=== Set of tasks ===
a - In the news report about the Texas State fraternity, what is the name of the university spokesperson who is quoted?
b - Carry on the news report about the Texas State fraternity, starting right after its last sentence.

=== Document ===
Ellis was a pledge of the Phi Kappa Psi fraternity at Texas State University. Police said the fraternity had a social gathering on Sunday, hours before Ellis' body was found.

Texas State University said Wednesday officials were aware of issues with the fraternity.

Last month, a spokesperson said a complaint was filed against Phi Kappa Psi.

"I'm not at liberty to discuss the details of the complaint because it's an allegation at this point," Texas State University spokesperson Matt Flores said. "Until there is a finding we can't say anything."

It wasn't just the university looking into the fraternity, its national chapter suspended the San Marcos branch last week.

=== Provided data ===

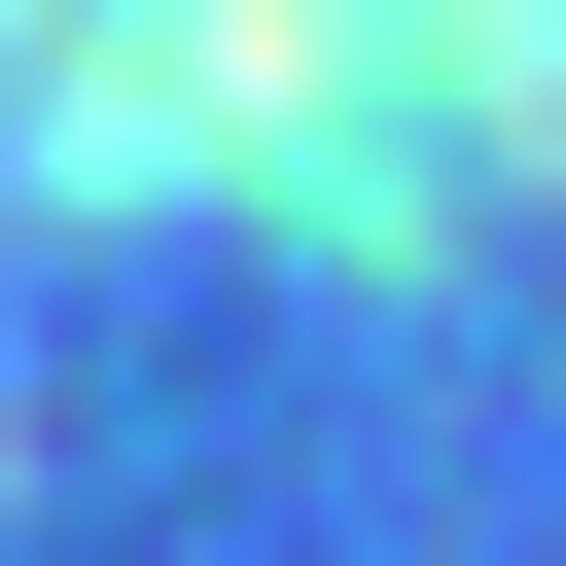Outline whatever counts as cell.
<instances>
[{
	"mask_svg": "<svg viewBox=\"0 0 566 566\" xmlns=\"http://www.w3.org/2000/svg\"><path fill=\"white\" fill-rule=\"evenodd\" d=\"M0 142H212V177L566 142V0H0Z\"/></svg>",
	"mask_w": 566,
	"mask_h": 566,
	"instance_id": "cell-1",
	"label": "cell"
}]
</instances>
==
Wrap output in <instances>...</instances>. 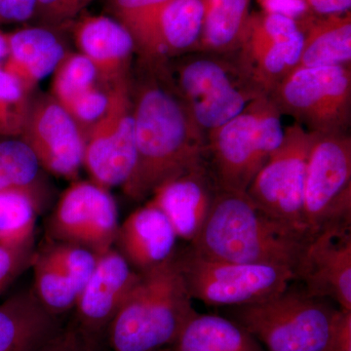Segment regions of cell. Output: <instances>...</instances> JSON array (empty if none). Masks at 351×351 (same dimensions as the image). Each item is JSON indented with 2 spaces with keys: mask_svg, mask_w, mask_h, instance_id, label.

=== Task-by-task results ===
a - Matt Flores

b -
Phi Kappy Psi won't say why, but released a statement:

"We are heartbroken by the death of Texas State University student and Phi Kappa Psi new member Matthew Ellis," said Phi Kappa Psi Executive Director Mark Guidi. "Our thoughts and prayers are with his family, friends and the entire TSU student body during this difficult time. The chapter had been suspended by Phi Kappa Psi Fraternity, Inc. last week for unrelated matters, and will remain suspended while the investigation continues. Phi Kappa Psi will continue to work closely with the TSU administration and law enforcement during their review of this matter, and have advised all members to cooperate fully. "

Students at Texas State were shocked to learn of the death.

"We're all here to learn, all here to better ourselves, and to have someone die in the process of doing that, with or without alcohol, should be a kind of focal point and focusing on what's going on here," one student said. "What's really the attitude we want associated with our university?"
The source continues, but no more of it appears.